===== The input =====

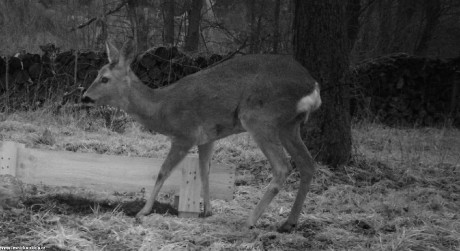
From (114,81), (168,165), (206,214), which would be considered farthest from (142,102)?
(206,214)

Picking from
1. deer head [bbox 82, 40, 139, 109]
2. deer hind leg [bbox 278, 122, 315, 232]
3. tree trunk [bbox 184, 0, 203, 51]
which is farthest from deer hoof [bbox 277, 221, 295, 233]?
tree trunk [bbox 184, 0, 203, 51]

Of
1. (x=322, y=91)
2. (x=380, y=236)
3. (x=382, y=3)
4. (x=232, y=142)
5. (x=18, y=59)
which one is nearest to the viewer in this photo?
(x=380, y=236)

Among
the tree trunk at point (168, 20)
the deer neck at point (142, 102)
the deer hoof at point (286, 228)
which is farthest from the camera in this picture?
the tree trunk at point (168, 20)

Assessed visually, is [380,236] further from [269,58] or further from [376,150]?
[376,150]

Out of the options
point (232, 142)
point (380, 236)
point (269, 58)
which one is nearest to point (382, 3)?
point (232, 142)

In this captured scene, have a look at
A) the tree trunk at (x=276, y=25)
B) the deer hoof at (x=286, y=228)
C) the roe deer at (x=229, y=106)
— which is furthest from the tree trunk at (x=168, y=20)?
the deer hoof at (x=286, y=228)

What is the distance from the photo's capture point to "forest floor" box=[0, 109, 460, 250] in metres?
4.40

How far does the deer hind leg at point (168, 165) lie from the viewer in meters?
5.16

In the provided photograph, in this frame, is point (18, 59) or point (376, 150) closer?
point (376, 150)

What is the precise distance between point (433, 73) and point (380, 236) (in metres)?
8.51

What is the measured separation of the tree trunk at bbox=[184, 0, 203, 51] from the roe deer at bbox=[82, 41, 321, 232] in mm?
7701

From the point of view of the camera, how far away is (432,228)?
486 centimetres

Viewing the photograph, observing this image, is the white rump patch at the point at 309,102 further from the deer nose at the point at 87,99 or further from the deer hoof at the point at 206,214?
the deer nose at the point at 87,99

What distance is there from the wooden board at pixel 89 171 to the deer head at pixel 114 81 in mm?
547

=====

The required output is the span of lines from the one containing "What is the distance" to the last line, reproduced character for character.

In response:
What is the distance from the photo's capture point to "forest floor" box=[0, 109, 460, 250] in metres?
4.40

How far does the deer hind leg at point (168, 165) lie from the viewer in meters?
5.16

In the provided photograph, in this frame, is point (18, 59) or point (376, 150) closer?
point (376, 150)

What is the precise distance between point (433, 73) and point (380, 236) (in metres)?
8.51

What is the measured separation of the tree trunk at bbox=[184, 0, 203, 51] from the roe deer at bbox=[82, 41, 321, 232] in mm?
7701

From the point of view of the camera, how far away is (432,228)?
486 centimetres

Viewing the photograph, observing this image, is the white rump patch at the point at 309,102 further from the deer nose at the point at 87,99 or further from the deer hoof at the point at 206,214?
the deer nose at the point at 87,99

What distance is there from the wooden board at pixel 89 171 to the deer head at pixel 114 81 in mm?
547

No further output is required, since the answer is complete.